SÃO PAULO, SP (FOLHAPRESS) – Estudos observacionais recentes apontaram para a hipótese do benefício da aspirina contra a Covid-19. Esse resultado, porém, ainda precisa ser confirmado e não significa que a droga deva ser usada para prevenir ou tratar a doença, principalmente porque há riscos de efeitos colaterais graves.
Respostas sólidas sobre a efetividade ou não da droga para a Covid devem surgir em breve. O amplo estudo britânico Recovery, por exemplo, está analisando essa relação.
No último dia 22, uma pesquisa interrompeu o recrutamento de mais de 13 mil pacientes e anunciou aos centros que integram a pesquisa que os participantes devem continuar tomando a medicação enquanto os pesquisadores analisam os dados obtidos.
A droga centenária, usada normalmente contra febre e dor, tem o poder de inibir a formação de plaquetas, também conhecidas como trombos. Com a evolução do conhecimento sobre Covid, percebeu-se que a doença muitas vezes provocava trombos que se espalhavam pelo corpo do infectado, dificultando a circulação sanguínea e a oxigenação.
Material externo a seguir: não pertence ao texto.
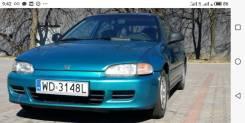 Honda Civic Ferio. EG8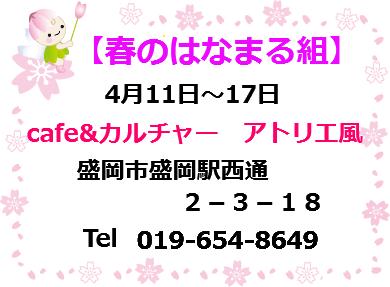 ブログ素材0066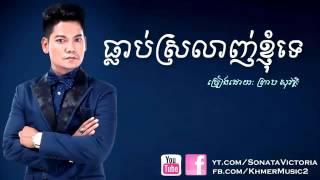 ធ្លាប់ស្រលាញ់ខ្ញុំទេ   ព្រាប សុវត្តិ   Mean Thlorb Srolanh Knhom Te   Preap Sovath   YouTube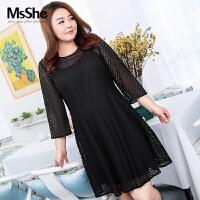 MsShe藏肉加大码女装2017新款秋装蕾丝连衣裙套装两件套M1710522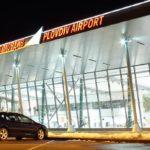 aeroport plavdiv 150x150 - Аэропорт Сукарно-Хатта
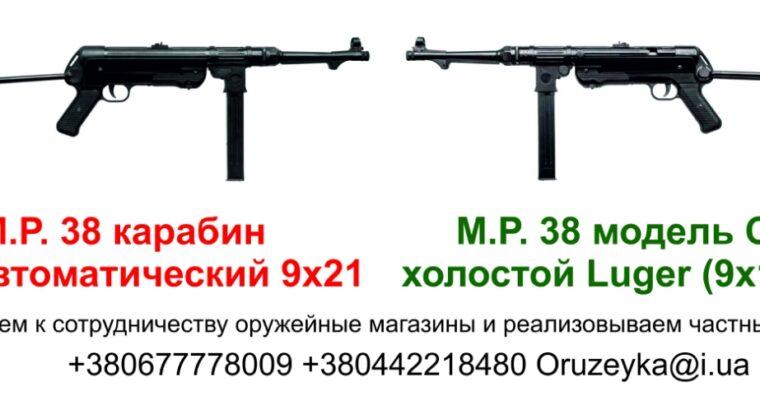 Пистолет-пулемет MP-38 (МП-38) «Шмайссер»
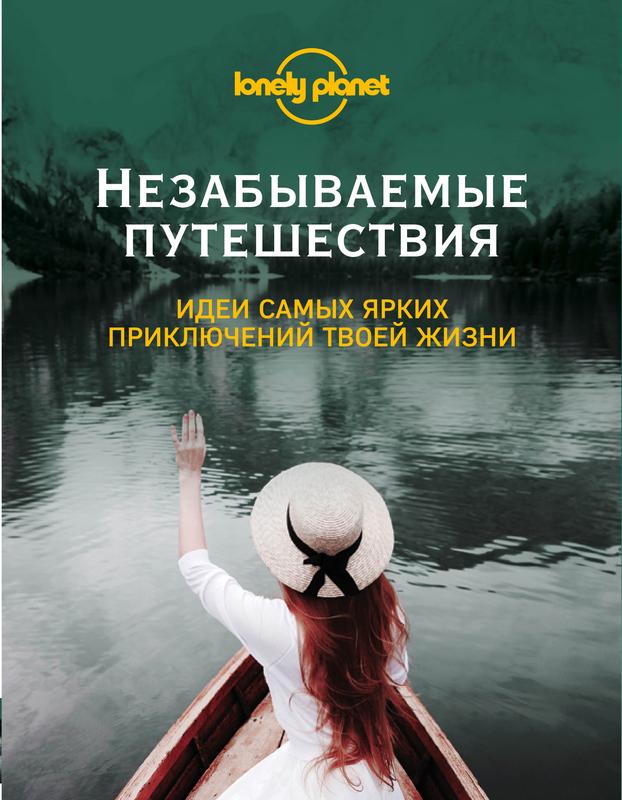 """Купить книгу """"Незабываемые путешествия. Идеи самых ярких приключений твоей жизни"""""""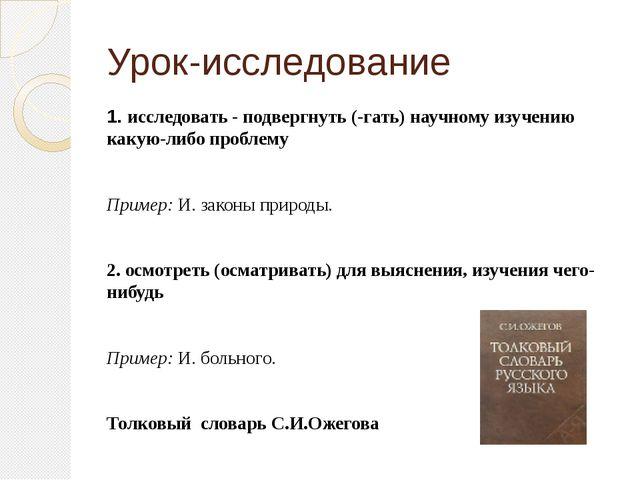 Разработка урока русского языка в 5 классе по учебнику ладыженской фгос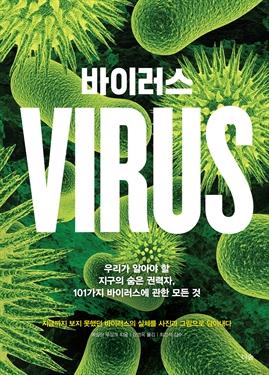 도서 이미지 - 바이러스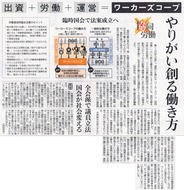 東京新聞20201011_1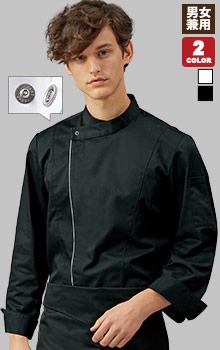 黒のコックコート(71-6-1051)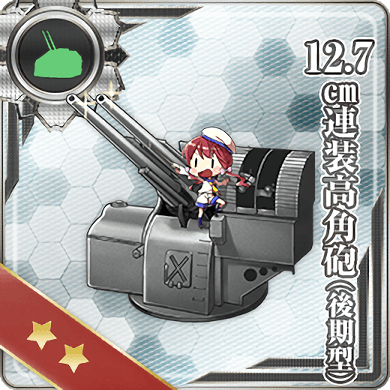 12.7cm Twin High-angle Gun Mount (Late Model) 091 Card.png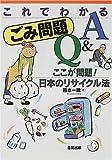 これでわかるごみ問題Q&A—ここが問題!日本のリサイクル法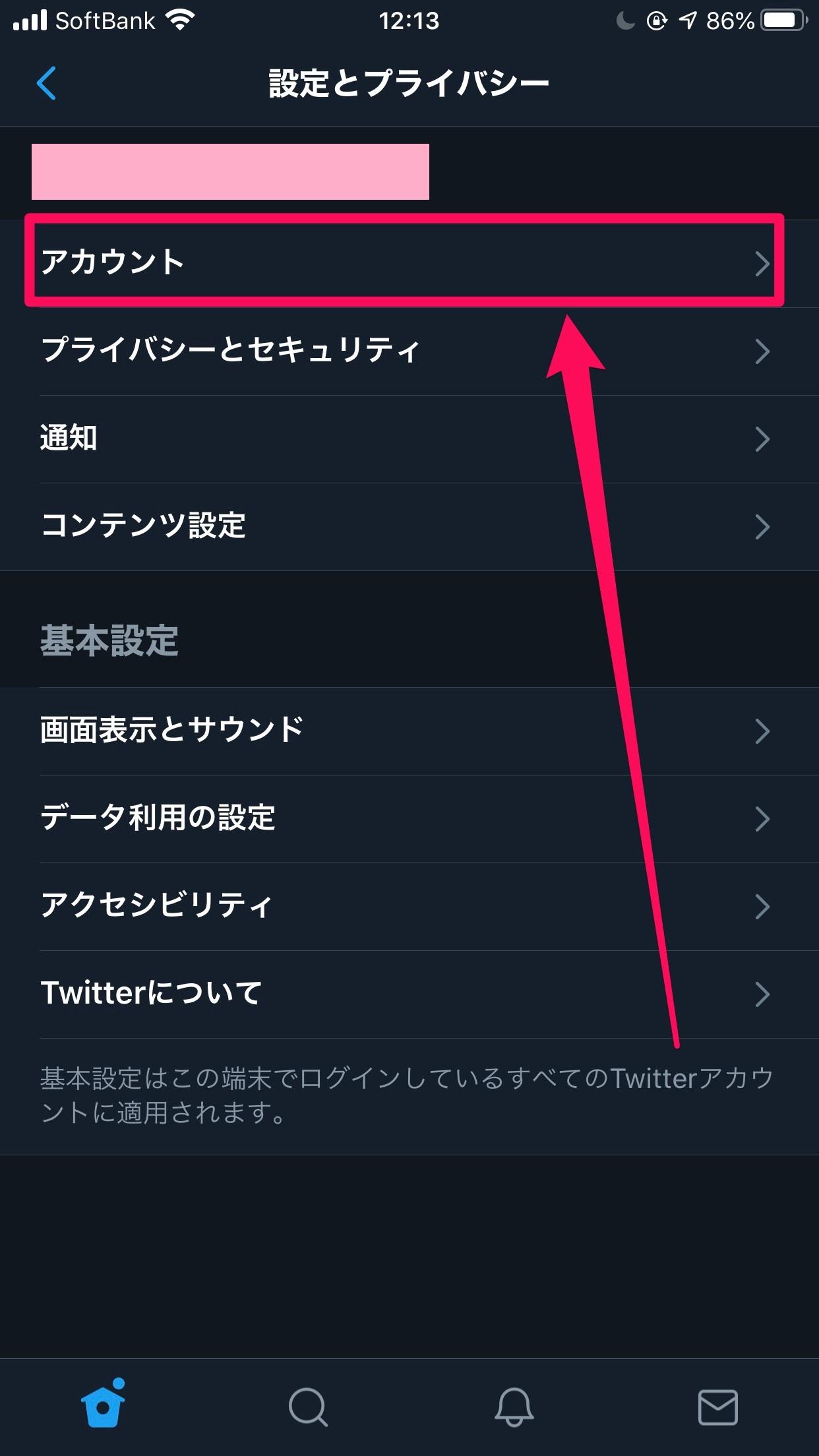 Twitterログイン8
“Mas, como todo remédio que mexe com coagulação, a aspirina pode ter efeitos adversos e ir para o outro extremo, que é aumentar o risco de sangramentos”, afirma Luciano Azevedo, professor de terapia intensiva da USP e pesquisador do Hospital Sírio-Libanês.
Anticoagulantes já foram adicionados aos tratamentos que realmente podem ter algum impacto no desfecho da doença.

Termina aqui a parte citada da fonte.